# TEXT PROVIDED:
------------------------------

Editor’s note – Mark A. Lies II is a labor and employment law attorney and partner with the Chicago, IL, law firm of Seyfarth Shaw, LLP. He specializes in occupational safety and health law as well as related personal injury and employment law litigation. Stephanie C. LaRocco is a managing associate in Seyfarth Shaw’s Environmental, Safety, and Health practice group. She specializes in occupational safety and health, mine safety, and health and whistleblower litigation. Legal topics provide general information, not specific legal advice. Individual circumstances may limit or modify this information.
Occupational safety and health concerns are not limited to the construction and general industries anymore. Over the past four years, the Occupational Safety and Health Administration (OSHA) has become increasingly aggressive in its enforcement practices in every employment sector, rejecting collaborative efforts with employers, such as partnerships, to enhance workplace safety in favor of enforcement with higher citation classifications and enhanced penalties. With the reelection of President Barack Obama and the understanding that Dr. David Michaels, assistant secretary of Labor, will remain the head of OSHA for another four years, employers across the board can expect the agency to continue its aggressive enforcement tactics in 2013 and beyond.
Enhanced Classifications and Penalties Becoming the Norm
Frequently, OSHA classifies alleged violations of its standards as either “serious,” meaning it believes there is a substantial likelihood of serious injury or death as a result of the violation, or “other than serious,” meaning that although a violation, OSHA does not consider it likely to result in serious injury. However, OSHA’s findings that a violation is serious, which comes attached to a steeper monetary penalty, have been on a steady upward trajectory over the last four years. Moreover, between 2010 and 2011, the last year for which penalty information is available, the per-citation penalty for serious classifications more than doubled. Between issuing more citations as serious and increasing the penalties for serious citations, an employer could easily find itself facing monetary liability well into six figures, without any accident or employee injury in the workplace.
Further, OSHA has become more aggressive in placing employers into the Severe Violators Enforcement Program (SVEP). SVEP was created as a means of focusing on and heavily penalizing employers whom the agency believes have shown indifference to their safety and health obligations by issuing repeat or willful violations. An employer in SVEP can expect increased and more comprehensive inspections – often enterprise-wide – and substantial penalty and other abatement enhancements if violations are found. Between July 2011 and July 2012, the number of employers placed in SVEP doubled, and OSHA has shown no signs of reducing the pace.
OSHA’S 2013 Agenda
Employers in general industry can expect OSHA to continue to focus on certain favored projects, including the following.
• Whistleblowers: OSHA has primary investigatory responsibilities for 22 different whistleblower statutes, from Sarbanes-Oxley to the Federal Aviation Act to the Affordable Care Act. The number of whistleblower claims and cause findings rose dramatically in 2012 and are expected to continue in 2013.

------------------------------

# COLLECTED DATA:
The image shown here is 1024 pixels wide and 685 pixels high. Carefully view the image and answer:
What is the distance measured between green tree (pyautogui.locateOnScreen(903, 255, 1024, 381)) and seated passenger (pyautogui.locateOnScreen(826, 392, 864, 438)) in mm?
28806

------------------------------

# REQUIRED ACTIONS:
1. Name every person mentioned in the text on OSHA enforcement.
2. Answer each question from the text on OSHA enforcement:
(a) What does OSHA mean by the classification "other than serious"?
(b) Over what period did the number of employers placed in SVEP double?
(c) How many whistleblower statutes does OSHA have primary investigatory responsibility for?

# TASK ANSWERS:
1.
- Mark A. Lies II
- Stephanie C. LaRocco
- Barack Obama
- David Michaels

2.
(a) The conduct is a violation, but OSHA does not consider it likely to result in serious injury.
(b) Between July 2011 and July 2012.
(c) 22.